Implement ML-based card detection and classification

2026-05-08 23:30:57 +02:00 · 2026-05-08 23:30:57 +02:00 · 073d395ae6
commit 073d395ae6
parent 9b427d2df8
5 changed files with 274 additions and 81 deletions
--- a/ML_SETUP_GUIDE.md
+++ b/ML_SETUP_GUIDE.md
@ -0,0 +1,81 @@
+# Jass Card Detection ML Setup Guide
+
+This document outlines the strategy and implementation details for transitioning the card detection system from basic color thresholding to a deep learning-based object recognition pipeline.
+
+## 1. Architecture Overview
+The system uses a **Hybrid Pipeline** to balance performance on mobile devices with high accuracy.
+
+**Workflow:**
+`Camera Feed` $\rightarrow$ `Image Processing (Localization)` $\rightarrow$ `Card Cropping` $\rightarrow$ `ML Classifier (Identity)` $\rightarrow$ `Game State Update`
+
+1.  **Localization**: Uses brightness and shape analysis to identify bounding boxes of cards (existing logic in `Detection.tsx`).
+2.  **Classification**: Crops each detected card and passes it through two specialized TensorFlow.js models to determine the **Suit** and the **Value**.
+
+## 2. Data Collection & Labeling
+Because Jass cards have unique iconography, we use a custom dataset created from internet samples.
+
+### Labeling Strategy: Folder-Based Annotation
+Instead of using bounding-box tools, we use the directory structure as labels.
+
+**Directory Structure:**
+```text
+dataset/
+├── suit_model/
+│   ├── Schellen/  (Bells)
+│   ├── Schilten/  (Shields)
+│   ├── Eicheln/   (Acorns)
+│   └── Rosen/     (Roses)
+└── value_model/
+    ├── 6/
+    ├── 7/
+    ...
+    └── 13/
+```
+
+### Process:
+1.  **Sourcing**: Collect 30-50 images per class from Swiss-German Jass deck galleries.

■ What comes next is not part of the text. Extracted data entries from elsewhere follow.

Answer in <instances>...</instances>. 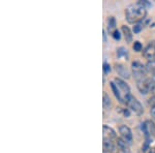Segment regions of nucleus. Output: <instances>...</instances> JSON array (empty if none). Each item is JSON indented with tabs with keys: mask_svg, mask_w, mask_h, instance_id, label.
<instances>
[{
	"mask_svg": "<svg viewBox=\"0 0 155 153\" xmlns=\"http://www.w3.org/2000/svg\"><path fill=\"white\" fill-rule=\"evenodd\" d=\"M111 87H112V89H113L115 96H116L121 102H124V104H125L126 99L129 97V95H131L129 86L123 81V80L119 79V78H116V79L114 80V82L111 83Z\"/></svg>",
	"mask_w": 155,
	"mask_h": 153,
	"instance_id": "nucleus-1",
	"label": "nucleus"
},
{
	"mask_svg": "<svg viewBox=\"0 0 155 153\" xmlns=\"http://www.w3.org/2000/svg\"><path fill=\"white\" fill-rule=\"evenodd\" d=\"M146 12L147 11L145 7L141 4L136 3L127 7L125 11V17L129 23H139L146 17Z\"/></svg>",
	"mask_w": 155,
	"mask_h": 153,
	"instance_id": "nucleus-2",
	"label": "nucleus"
},
{
	"mask_svg": "<svg viewBox=\"0 0 155 153\" xmlns=\"http://www.w3.org/2000/svg\"><path fill=\"white\" fill-rule=\"evenodd\" d=\"M125 104H126V106L128 107L129 109H131L137 115H142V114H143V112H144L143 107H142L141 102H140L134 96L129 95V97L126 99Z\"/></svg>",
	"mask_w": 155,
	"mask_h": 153,
	"instance_id": "nucleus-3",
	"label": "nucleus"
},
{
	"mask_svg": "<svg viewBox=\"0 0 155 153\" xmlns=\"http://www.w3.org/2000/svg\"><path fill=\"white\" fill-rule=\"evenodd\" d=\"M131 66H132V72H134V78L139 80V81L144 80L145 79L144 76L146 75V71H147L145 65L142 64L141 62H139V61H134V62H132Z\"/></svg>",
	"mask_w": 155,
	"mask_h": 153,
	"instance_id": "nucleus-4",
	"label": "nucleus"
},
{
	"mask_svg": "<svg viewBox=\"0 0 155 153\" xmlns=\"http://www.w3.org/2000/svg\"><path fill=\"white\" fill-rule=\"evenodd\" d=\"M142 130H143L146 140H150L151 138L155 137V124L151 120H146L142 124Z\"/></svg>",
	"mask_w": 155,
	"mask_h": 153,
	"instance_id": "nucleus-5",
	"label": "nucleus"
},
{
	"mask_svg": "<svg viewBox=\"0 0 155 153\" xmlns=\"http://www.w3.org/2000/svg\"><path fill=\"white\" fill-rule=\"evenodd\" d=\"M143 55L145 58H147L148 60L154 59L155 58V41L150 42L147 47L144 49Z\"/></svg>",
	"mask_w": 155,
	"mask_h": 153,
	"instance_id": "nucleus-6",
	"label": "nucleus"
},
{
	"mask_svg": "<svg viewBox=\"0 0 155 153\" xmlns=\"http://www.w3.org/2000/svg\"><path fill=\"white\" fill-rule=\"evenodd\" d=\"M119 132L121 135V139L124 140L127 143H130L132 141V134H131V130L129 128L128 126L126 125H121L119 127Z\"/></svg>",
	"mask_w": 155,
	"mask_h": 153,
	"instance_id": "nucleus-7",
	"label": "nucleus"
},
{
	"mask_svg": "<svg viewBox=\"0 0 155 153\" xmlns=\"http://www.w3.org/2000/svg\"><path fill=\"white\" fill-rule=\"evenodd\" d=\"M102 130H104V134H102L104 140H112V141H113L114 139H116V132H115V130L113 128H111L110 126L104 125Z\"/></svg>",
	"mask_w": 155,
	"mask_h": 153,
	"instance_id": "nucleus-8",
	"label": "nucleus"
},
{
	"mask_svg": "<svg viewBox=\"0 0 155 153\" xmlns=\"http://www.w3.org/2000/svg\"><path fill=\"white\" fill-rule=\"evenodd\" d=\"M116 150L114 142L112 140H104V153H113Z\"/></svg>",
	"mask_w": 155,
	"mask_h": 153,
	"instance_id": "nucleus-9",
	"label": "nucleus"
},
{
	"mask_svg": "<svg viewBox=\"0 0 155 153\" xmlns=\"http://www.w3.org/2000/svg\"><path fill=\"white\" fill-rule=\"evenodd\" d=\"M116 71L120 75V76L123 77V78H126V79H128V78L130 77V72H129V71L126 68L125 66H124V65H122V64H117L116 65Z\"/></svg>",
	"mask_w": 155,
	"mask_h": 153,
	"instance_id": "nucleus-10",
	"label": "nucleus"
},
{
	"mask_svg": "<svg viewBox=\"0 0 155 153\" xmlns=\"http://www.w3.org/2000/svg\"><path fill=\"white\" fill-rule=\"evenodd\" d=\"M137 89H139V91L141 92L142 94H147L149 92L148 85H147V81H146V78H145L144 80H141V81L137 82Z\"/></svg>",
	"mask_w": 155,
	"mask_h": 153,
	"instance_id": "nucleus-11",
	"label": "nucleus"
},
{
	"mask_svg": "<svg viewBox=\"0 0 155 153\" xmlns=\"http://www.w3.org/2000/svg\"><path fill=\"white\" fill-rule=\"evenodd\" d=\"M117 146H118L119 150H121L123 153H129V147H128V143L125 142L122 139L117 140Z\"/></svg>",
	"mask_w": 155,
	"mask_h": 153,
	"instance_id": "nucleus-12",
	"label": "nucleus"
},
{
	"mask_svg": "<svg viewBox=\"0 0 155 153\" xmlns=\"http://www.w3.org/2000/svg\"><path fill=\"white\" fill-rule=\"evenodd\" d=\"M107 30L110 33H114L116 31V20L114 19V17H110L107 20Z\"/></svg>",
	"mask_w": 155,
	"mask_h": 153,
	"instance_id": "nucleus-13",
	"label": "nucleus"
},
{
	"mask_svg": "<svg viewBox=\"0 0 155 153\" xmlns=\"http://www.w3.org/2000/svg\"><path fill=\"white\" fill-rule=\"evenodd\" d=\"M102 105H104V110H110L112 107V101L110 96L107 95V93L104 92V98H102Z\"/></svg>",
	"mask_w": 155,
	"mask_h": 153,
	"instance_id": "nucleus-14",
	"label": "nucleus"
},
{
	"mask_svg": "<svg viewBox=\"0 0 155 153\" xmlns=\"http://www.w3.org/2000/svg\"><path fill=\"white\" fill-rule=\"evenodd\" d=\"M122 31H123L126 42H132V34H131L130 29H129L127 26H122Z\"/></svg>",
	"mask_w": 155,
	"mask_h": 153,
	"instance_id": "nucleus-15",
	"label": "nucleus"
},
{
	"mask_svg": "<svg viewBox=\"0 0 155 153\" xmlns=\"http://www.w3.org/2000/svg\"><path fill=\"white\" fill-rule=\"evenodd\" d=\"M146 81H147V85H148L149 92H154L155 91V80L147 79L146 78Z\"/></svg>",
	"mask_w": 155,
	"mask_h": 153,
	"instance_id": "nucleus-16",
	"label": "nucleus"
},
{
	"mask_svg": "<svg viewBox=\"0 0 155 153\" xmlns=\"http://www.w3.org/2000/svg\"><path fill=\"white\" fill-rule=\"evenodd\" d=\"M146 68H147V71H150V72L155 71V58L148 60V63L146 65Z\"/></svg>",
	"mask_w": 155,
	"mask_h": 153,
	"instance_id": "nucleus-17",
	"label": "nucleus"
},
{
	"mask_svg": "<svg viewBox=\"0 0 155 153\" xmlns=\"http://www.w3.org/2000/svg\"><path fill=\"white\" fill-rule=\"evenodd\" d=\"M145 26V24L143 22H139V23H137L136 25L134 26V33H139V32H141V30H143Z\"/></svg>",
	"mask_w": 155,
	"mask_h": 153,
	"instance_id": "nucleus-18",
	"label": "nucleus"
},
{
	"mask_svg": "<svg viewBox=\"0 0 155 153\" xmlns=\"http://www.w3.org/2000/svg\"><path fill=\"white\" fill-rule=\"evenodd\" d=\"M117 55H118V57H125L127 58V56H128V53H127V51L124 48H119L118 50H117Z\"/></svg>",
	"mask_w": 155,
	"mask_h": 153,
	"instance_id": "nucleus-19",
	"label": "nucleus"
},
{
	"mask_svg": "<svg viewBox=\"0 0 155 153\" xmlns=\"http://www.w3.org/2000/svg\"><path fill=\"white\" fill-rule=\"evenodd\" d=\"M142 49H143V46L141 45V42H134V51L140 52V51H142Z\"/></svg>",
	"mask_w": 155,
	"mask_h": 153,
	"instance_id": "nucleus-20",
	"label": "nucleus"
},
{
	"mask_svg": "<svg viewBox=\"0 0 155 153\" xmlns=\"http://www.w3.org/2000/svg\"><path fill=\"white\" fill-rule=\"evenodd\" d=\"M148 105L151 108H155V95H153L152 97H150V99L148 100Z\"/></svg>",
	"mask_w": 155,
	"mask_h": 153,
	"instance_id": "nucleus-21",
	"label": "nucleus"
},
{
	"mask_svg": "<svg viewBox=\"0 0 155 153\" xmlns=\"http://www.w3.org/2000/svg\"><path fill=\"white\" fill-rule=\"evenodd\" d=\"M110 71H111V66H110L107 63H104V74H107Z\"/></svg>",
	"mask_w": 155,
	"mask_h": 153,
	"instance_id": "nucleus-22",
	"label": "nucleus"
},
{
	"mask_svg": "<svg viewBox=\"0 0 155 153\" xmlns=\"http://www.w3.org/2000/svg\"><path fill=\"white\" fill-rule=\"evenodd\" d=\"M137 3L141 4V5L143 6V7H145V8H146V7H148V6H150V3H149L148 1H139Z\"/></svg>",
	"mask_w": 155,
	"mask_h": 153,
	"instance_id": "nucleus-23",
	"label": "nucleus"
},
{
	"mask_svg": "<svg viewBox=\"0 0 155 153\" xmlns=\"http://www.w3.org/2000/svg\"><path fill=\"white\" fill-rule=\"evenodd\" d=\"M113 37L115 39H120V33H119L118 30H116V31L113 33Z\"/></svg>",
	"mask_w": 155,
	"mask_h": 153,
	"instance_id": "nucleus-24",
	"label": "nucleus"
},
{
	"mask_svg": "<svg viewBox=\"0 0 155 153\" xmlns=\"http://www.w3.org/2000/svg\"><path fill=\"white\" fill-rule=\"evenodd\" d=\"M150 114H151L152 118H154L155 119V108H151V110H150Z\"/></svg>",
	"mask_w": 155,
	"mask_h": 153,
	"instance_id": "nucleus-25",
	"label": "nucleus"
},
{
	"mask_svg": "<svg viewBox=\"0 0 155 153\" xmlns=\"http://www.w3.org/2000/svg\"><path fill=\"white\" fill-rule=\"evenodd\" d=\"M149 153H155V148H151V149H150V152Z\"/></svg>",
	"mask_w": 155,
	"mask_h": 153,
	"instance_id": "nucleus-26",
	"label": "nucleus"
}]
</instances>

+2.  **Cropping**: Crop the center of the card for the Suit model and the corners for the Value model.
+3.  **Augmentation**: Use a script to generate variations:
+    *   Rotations ($\pm 15^\circ$)
+    *   Brightness/Contrast shifts
+    *   Gaussian noise to simulate mobile camera grain.
+
+## 3. Model Training (Python)
+We use **Transfer Learning** to minimize the required dataset size.
+
+*   **Base Model**: MobileNetV2 (pre-trained on ImageNet).
+*   **Modification**: Remove the final 1000-class layer and replace it with a Dense layer matching the number of labels (4 for suits, 8 for values).
+*   **Optimization**:
+    *   Loss: `categorical_crossentropy`
+    *   Optimizer: `Adam`
+    *   Regularization: Dropout (0.2) to prevent overfitting.
+*   **Target Size**: 64x64 pixels.
+
+## 4. Conversion & Deployment
+Once trained in Python, the models are converted to the TensorFlow.js format.
+
+**Conversion Command:**
+```bash
+tensorflowjs_converter --input_format=keras /path/to/model.h5 /public/models/suit_model
+```
+
+**Deployment Path:**
+The app expects the models in the public directory:
+*   `/public/models/suit_model/model.json`
+*   `/public/models/value_model/model.json`
+
+## 5. Frontend Integration
+The integration is handled by `src/services/CardModelService.ts`.
+
+*   **Initialization**: Models are loaded in parallel during `App.jsx` mount.
+*   **Inference**:
+    *   Tensors are created from the `canvas` crop.
+    *   Normalization is applied (`div(255.0)`).
+    *   `tf.tidy()` is used to wrap operations and prevent WebGL memory leaks.
+*   **Fallback**: If models are missing or fail to load, the app automatically reverts to the legacy color-analysis detection to ensure the app remains functional.
+
+## 6. Validation Metrics
+To verify the setup, the following metrics should be measured:
+1.  **Inference Latency**: Time from "Scan Table" click to result (Target: < 500ms).
+2.  **Classification Accuracy**: Percentage of correct identifications on a hold-out test set.
+3.  **Memory Footprint**: GPU memory usage during scan.